Recorded information:
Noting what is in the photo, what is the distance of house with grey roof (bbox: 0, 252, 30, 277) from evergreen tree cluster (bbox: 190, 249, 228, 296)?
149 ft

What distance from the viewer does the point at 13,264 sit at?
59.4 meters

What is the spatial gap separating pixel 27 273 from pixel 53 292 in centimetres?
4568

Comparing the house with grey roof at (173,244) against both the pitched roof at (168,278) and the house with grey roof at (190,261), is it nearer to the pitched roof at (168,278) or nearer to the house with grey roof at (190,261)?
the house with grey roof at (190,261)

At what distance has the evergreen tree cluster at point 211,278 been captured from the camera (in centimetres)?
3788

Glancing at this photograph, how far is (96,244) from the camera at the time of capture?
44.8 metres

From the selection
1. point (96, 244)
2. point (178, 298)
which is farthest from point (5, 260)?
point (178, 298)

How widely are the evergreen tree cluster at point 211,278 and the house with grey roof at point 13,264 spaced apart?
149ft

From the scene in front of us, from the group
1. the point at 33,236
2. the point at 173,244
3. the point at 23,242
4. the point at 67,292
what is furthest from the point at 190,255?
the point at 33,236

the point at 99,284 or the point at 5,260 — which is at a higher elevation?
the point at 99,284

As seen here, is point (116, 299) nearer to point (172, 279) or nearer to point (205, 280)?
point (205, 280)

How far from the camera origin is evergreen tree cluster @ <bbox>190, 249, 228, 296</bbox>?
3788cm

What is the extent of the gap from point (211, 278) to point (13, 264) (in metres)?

...

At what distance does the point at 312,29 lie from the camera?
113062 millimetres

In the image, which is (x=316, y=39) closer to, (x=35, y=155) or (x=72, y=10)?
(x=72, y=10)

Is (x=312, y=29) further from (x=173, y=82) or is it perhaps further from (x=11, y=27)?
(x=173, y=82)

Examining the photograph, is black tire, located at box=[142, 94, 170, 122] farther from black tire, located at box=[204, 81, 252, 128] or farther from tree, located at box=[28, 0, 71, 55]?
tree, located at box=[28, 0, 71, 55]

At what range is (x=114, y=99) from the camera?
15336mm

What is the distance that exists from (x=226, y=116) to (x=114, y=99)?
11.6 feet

Requirement: Convert the rows into a numbered list with blank lines omitted, starting at the line containing "From the scene in front of us, from the group" and ending after the line containing "What is the extent".

Output:
1. From the scene in front of us, from the group
2. 1. the point at 33,236
3. 2. the point at 173,244
4. 3. the point at 23,242
5. 4. the point at 67,292
6. what is furthest from the point at 190,255?
7. the point at 33,236
8. the point at 99,284 or the point at 5,260 — which is at a higher elevation?
9. the point at 99,284
10. As seen here, is point (116, 299) nearer to point (172, 279) or nearer to point (205, 280)?
11. point (205, 280)
12. How far from the camera origin is evergreen tree cluster @ <bbox>190, 249, 228, 296</bbox>?
13. 3788cm
14. What is the extent of the gap from point (211, 278) to point (13, 264) (in metres)?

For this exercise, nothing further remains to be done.